Commentaire sur « What Do Muslim Canadians Want ? The Clash of Interpretations and Opinion Research », (Que veulent les Canadiens musulmans? Le choc des interprétations et le sondage d'opinion)
par Christian Leuprecht et Conrad Winn
Macdonald-Laurier Institute
Novembre 2011Communiqué de presse: http://www.macdonaldlaurier.ca/much-good-news-and-some-worrying-results-in-new-study-of-muslim-public-opinion-in-canada/
Texte: http://www.macdonaldlaurier.ca/files/pdf/What-Do-Muslim-Canadians-Want-November-1-2011.pdf
Dans leur étude pour l'Institut Macdonald-Laurier, «What Do Muslim Canadians Want? The Clash of Interpretations and Opinion Research » Christian Leuprecht et Conrad Winn commencent par une discussion sur les méthodes pour comprendre l'attitude des musulmans au Canada, puis ils passent à la discussion des données spécifiques. Je suivrai leur schéma d'approche et discuterai de ces deux questions séparément, [le tout]|suivi d'une conclusion.

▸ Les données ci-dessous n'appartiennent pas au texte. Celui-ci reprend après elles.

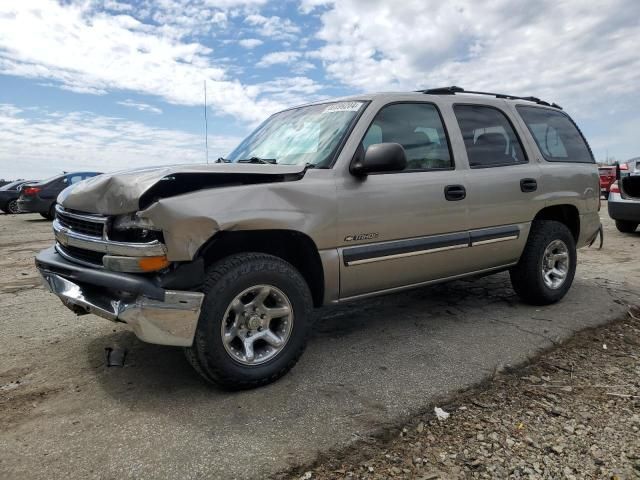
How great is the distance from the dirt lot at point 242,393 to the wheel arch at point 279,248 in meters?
0.59

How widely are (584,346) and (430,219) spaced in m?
1.50

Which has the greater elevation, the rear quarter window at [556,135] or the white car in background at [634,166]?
the rear quarter window at [556,135]

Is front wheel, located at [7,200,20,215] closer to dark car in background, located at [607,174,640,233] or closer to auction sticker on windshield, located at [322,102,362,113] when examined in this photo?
auction sticker on windshield, located at [322,102,362,113]

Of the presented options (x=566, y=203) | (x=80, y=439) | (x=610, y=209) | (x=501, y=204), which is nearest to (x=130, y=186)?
→ (x=80, y=439)

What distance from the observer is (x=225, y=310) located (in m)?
2.75

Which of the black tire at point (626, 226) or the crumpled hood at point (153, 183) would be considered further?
the black tire at point (626, 226)

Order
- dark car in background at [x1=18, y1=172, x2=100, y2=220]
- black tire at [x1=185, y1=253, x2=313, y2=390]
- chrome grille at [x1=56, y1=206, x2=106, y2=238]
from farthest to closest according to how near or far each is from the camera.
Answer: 1. dark car in background at [x1=18, y1=172, x2=100, y2=220]
2. chrome grille at [x1=56, y1=206, x2=106, y2=238]
3. black tire at [x1=185, y1=253, x2=313, y2=390]

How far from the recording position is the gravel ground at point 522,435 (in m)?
2.18

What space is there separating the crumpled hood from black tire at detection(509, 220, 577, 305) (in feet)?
8.46

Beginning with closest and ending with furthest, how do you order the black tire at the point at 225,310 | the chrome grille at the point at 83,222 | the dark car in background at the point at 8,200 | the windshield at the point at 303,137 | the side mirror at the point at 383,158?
the black tire at the point at 225,310, the chrome grille at the point at 83,222, the side mirror at the point at 383,158, the windshield at the point at 303,137, the dark car in background at the point at 8,200

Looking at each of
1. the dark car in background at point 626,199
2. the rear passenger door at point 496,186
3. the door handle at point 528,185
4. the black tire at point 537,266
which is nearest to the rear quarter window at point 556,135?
the rear passenger door at point 496,186

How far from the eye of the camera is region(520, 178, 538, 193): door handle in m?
4.29

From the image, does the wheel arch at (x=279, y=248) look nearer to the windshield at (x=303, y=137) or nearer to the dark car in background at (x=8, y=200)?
the windshield at (x=303, y=137)

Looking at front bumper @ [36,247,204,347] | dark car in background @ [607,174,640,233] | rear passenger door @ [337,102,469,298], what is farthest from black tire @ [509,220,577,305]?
dark car in background @ [607,174,640,233]
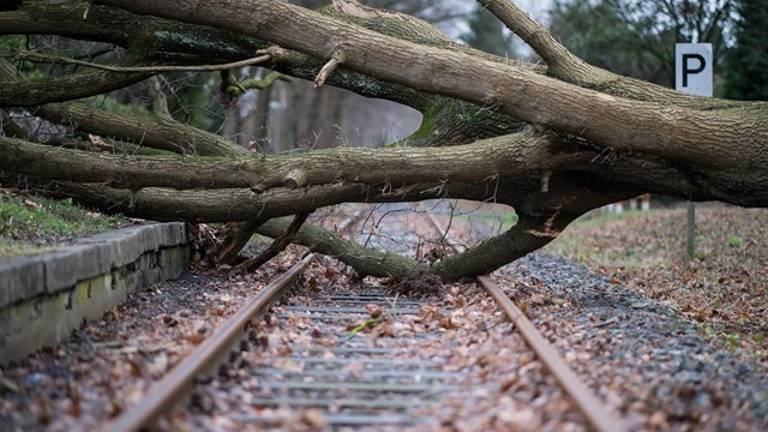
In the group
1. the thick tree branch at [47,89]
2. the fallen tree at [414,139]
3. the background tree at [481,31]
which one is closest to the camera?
the fallen tree at [414,139]

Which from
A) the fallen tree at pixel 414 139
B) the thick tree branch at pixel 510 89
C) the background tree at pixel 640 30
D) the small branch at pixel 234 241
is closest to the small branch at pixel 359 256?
the fallen tree at pixel 414 139

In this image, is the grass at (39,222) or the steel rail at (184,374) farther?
→ the grass at (39,222)

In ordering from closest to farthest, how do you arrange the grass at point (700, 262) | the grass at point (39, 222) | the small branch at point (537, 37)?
the grass at point (39, 222) < the grass at point (700, 262) < the small branch at point (537, 37)

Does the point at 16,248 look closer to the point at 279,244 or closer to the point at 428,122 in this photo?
the point at 279,244

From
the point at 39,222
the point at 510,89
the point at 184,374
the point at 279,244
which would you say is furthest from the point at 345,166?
the point at 184,374

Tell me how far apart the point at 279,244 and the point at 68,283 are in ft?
13.6

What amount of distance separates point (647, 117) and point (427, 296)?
118 inches

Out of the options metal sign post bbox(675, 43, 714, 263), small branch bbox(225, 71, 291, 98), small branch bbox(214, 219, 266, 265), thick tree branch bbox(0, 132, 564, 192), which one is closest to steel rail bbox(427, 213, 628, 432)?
thick tree branch bbox(0, 132, 564, 192)

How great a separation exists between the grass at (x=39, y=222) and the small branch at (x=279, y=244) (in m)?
1.54

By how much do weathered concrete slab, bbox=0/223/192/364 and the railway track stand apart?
117 centimetres

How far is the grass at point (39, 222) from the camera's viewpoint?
24.8ft

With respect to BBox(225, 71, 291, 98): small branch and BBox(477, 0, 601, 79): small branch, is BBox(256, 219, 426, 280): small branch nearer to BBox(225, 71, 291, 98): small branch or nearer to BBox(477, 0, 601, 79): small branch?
BBox(477, 0, 601, 79): small branch

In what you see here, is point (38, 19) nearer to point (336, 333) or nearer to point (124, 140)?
point (124, 140)

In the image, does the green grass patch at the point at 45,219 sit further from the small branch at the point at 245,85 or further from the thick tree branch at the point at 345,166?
the small branch at the point at 245,85
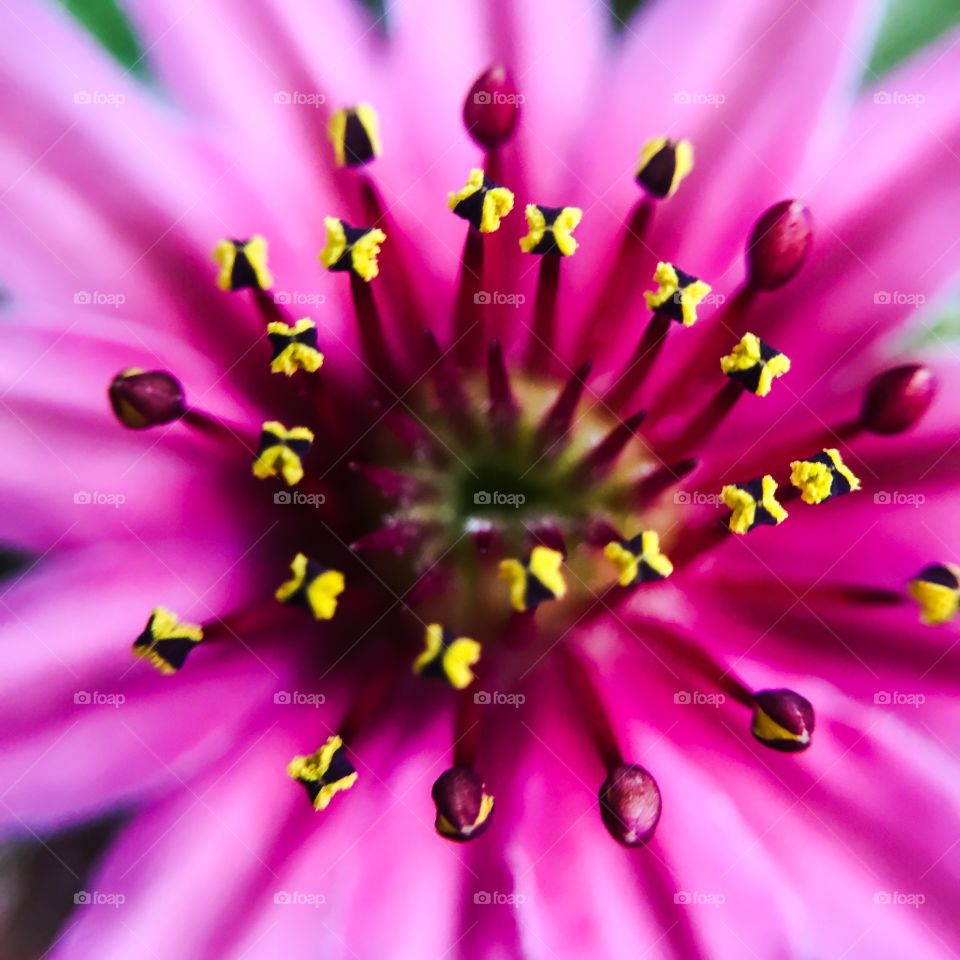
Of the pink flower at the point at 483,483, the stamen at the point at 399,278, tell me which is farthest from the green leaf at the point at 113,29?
the stamen at the point at 399,278

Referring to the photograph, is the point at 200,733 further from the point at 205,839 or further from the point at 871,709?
the point at 871,709

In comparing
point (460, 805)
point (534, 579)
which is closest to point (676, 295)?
point (534, 579)

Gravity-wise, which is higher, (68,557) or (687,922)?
(68,557)

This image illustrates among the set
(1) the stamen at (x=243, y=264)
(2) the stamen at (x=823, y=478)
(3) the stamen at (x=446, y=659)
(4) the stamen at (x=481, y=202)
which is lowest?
(3) the stamen at (x=446, y=659)

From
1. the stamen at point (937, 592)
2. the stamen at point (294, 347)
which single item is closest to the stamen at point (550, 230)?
the stamen at point (294, 347)

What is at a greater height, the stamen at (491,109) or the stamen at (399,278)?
the stamen at (491,109)

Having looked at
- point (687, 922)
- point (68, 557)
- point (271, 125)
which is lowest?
point (687, 922)

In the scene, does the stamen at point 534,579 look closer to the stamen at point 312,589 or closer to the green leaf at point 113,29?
the stamen at point 312,589

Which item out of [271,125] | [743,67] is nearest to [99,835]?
[271,125]
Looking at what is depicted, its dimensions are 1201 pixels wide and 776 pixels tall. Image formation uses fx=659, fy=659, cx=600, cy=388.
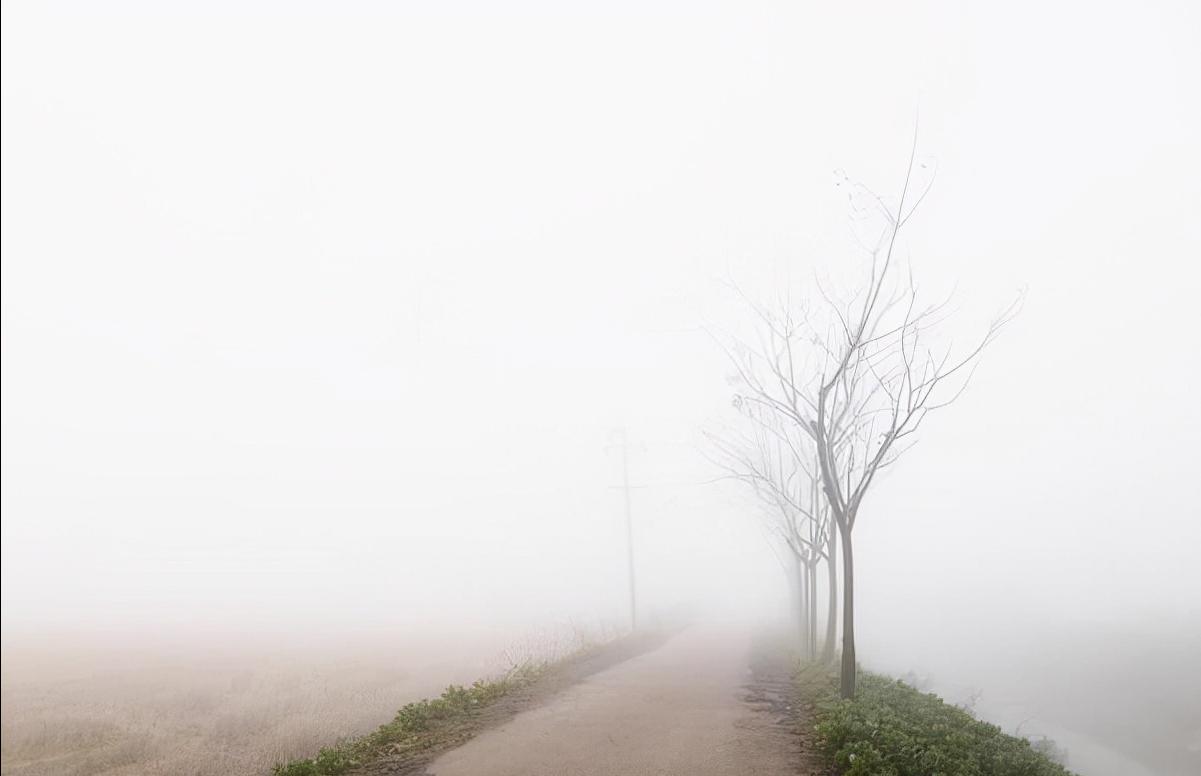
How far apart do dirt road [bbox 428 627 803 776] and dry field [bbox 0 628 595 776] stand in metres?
3.36

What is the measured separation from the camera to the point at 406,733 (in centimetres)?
1120

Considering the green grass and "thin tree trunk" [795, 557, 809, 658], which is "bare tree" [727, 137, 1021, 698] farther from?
"thin tree trunk" [795, 557, 809, 658]

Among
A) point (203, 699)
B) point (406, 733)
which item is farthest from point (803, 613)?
point (203, 699)

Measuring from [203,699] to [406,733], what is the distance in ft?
29.1

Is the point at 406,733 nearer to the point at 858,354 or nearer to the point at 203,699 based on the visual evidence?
the point at 203,699

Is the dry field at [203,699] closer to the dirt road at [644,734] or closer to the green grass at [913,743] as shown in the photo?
the dirt road at [644,734]

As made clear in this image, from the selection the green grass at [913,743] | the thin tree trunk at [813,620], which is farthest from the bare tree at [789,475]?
the green grass at [913,743]

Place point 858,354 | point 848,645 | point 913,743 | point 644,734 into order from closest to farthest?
point 913,743
point 644,734
point 848,645
point 858,354

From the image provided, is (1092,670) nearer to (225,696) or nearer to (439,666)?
(439,666)

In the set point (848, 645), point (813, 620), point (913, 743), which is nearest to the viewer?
point (913, 743)

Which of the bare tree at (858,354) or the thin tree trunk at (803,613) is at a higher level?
the bare tree at (858,354)

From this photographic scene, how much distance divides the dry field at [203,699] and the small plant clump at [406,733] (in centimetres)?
93

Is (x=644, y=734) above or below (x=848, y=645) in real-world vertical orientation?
below

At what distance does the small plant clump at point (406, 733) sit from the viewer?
898 centimetres
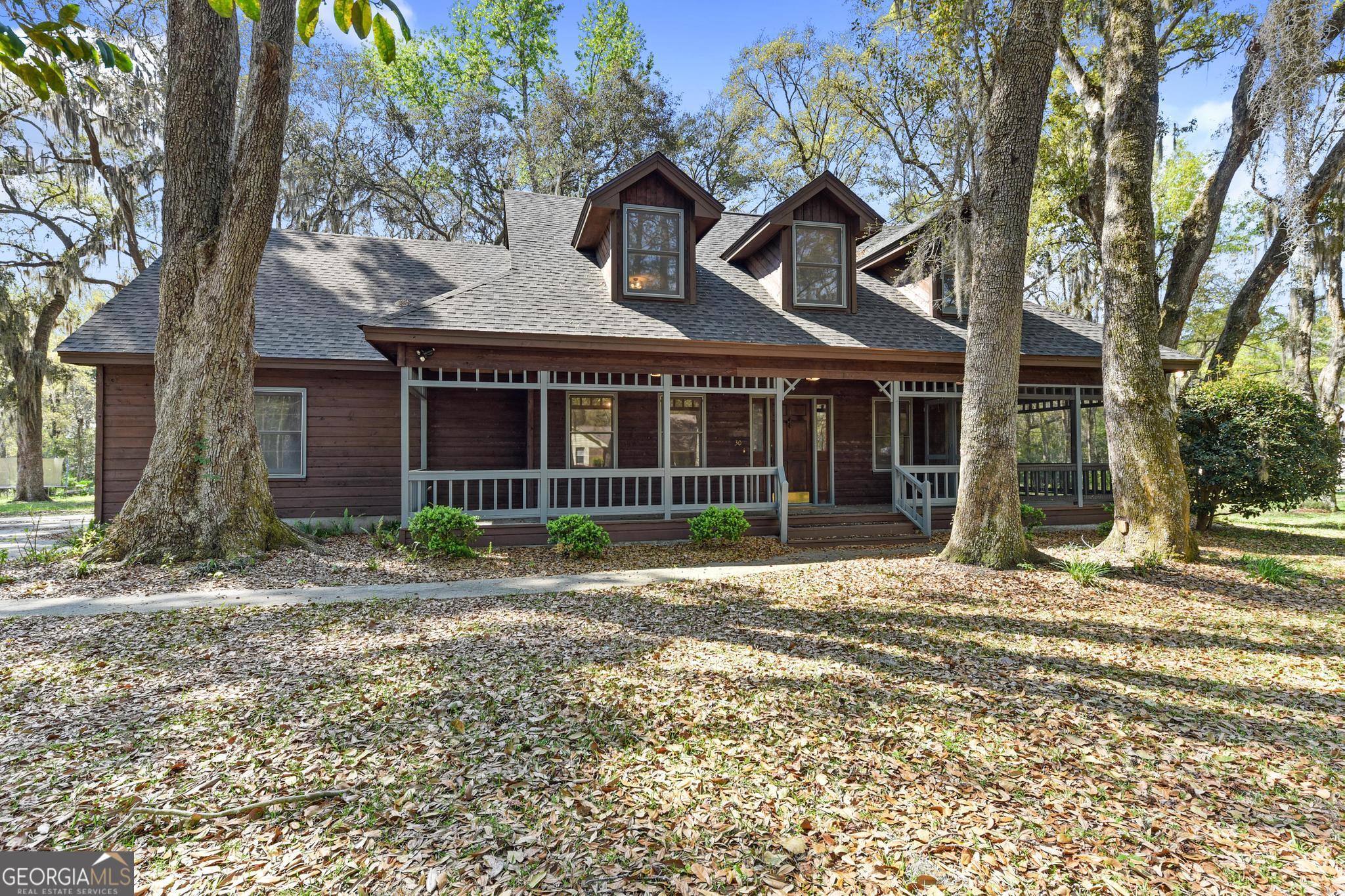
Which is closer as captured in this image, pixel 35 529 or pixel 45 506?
pixel 35 529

Les modèles pour la compréhension de l'attitude des musulmans: Deux des trois modèles qui font partie de l'hypothèse formulée par Leuprecht et Winn supposent une communauté musulmane homogène, avec l'un d'eux voyant les musulmans comme hostiles à l'unanimité aux méthodes occidentales et l'autre les voyant comme acceptant à l'unanimité ces méthodes. Seul le troisième modèle, celui auquel on m'a associé , perçoit une multiplicité de points de vue.
Il tombe sous le sens que les musulmans sont en désaccord entre eux – quel groupe humain ne l'est pas? Il va de soi que, en particulier, ils diffèrent sur la compatibilité de l'islam avec les valeurs canadiennes, une question clé à une époque de djihad et d'efforts pour appliquer la charia (loi islamique) en Occident.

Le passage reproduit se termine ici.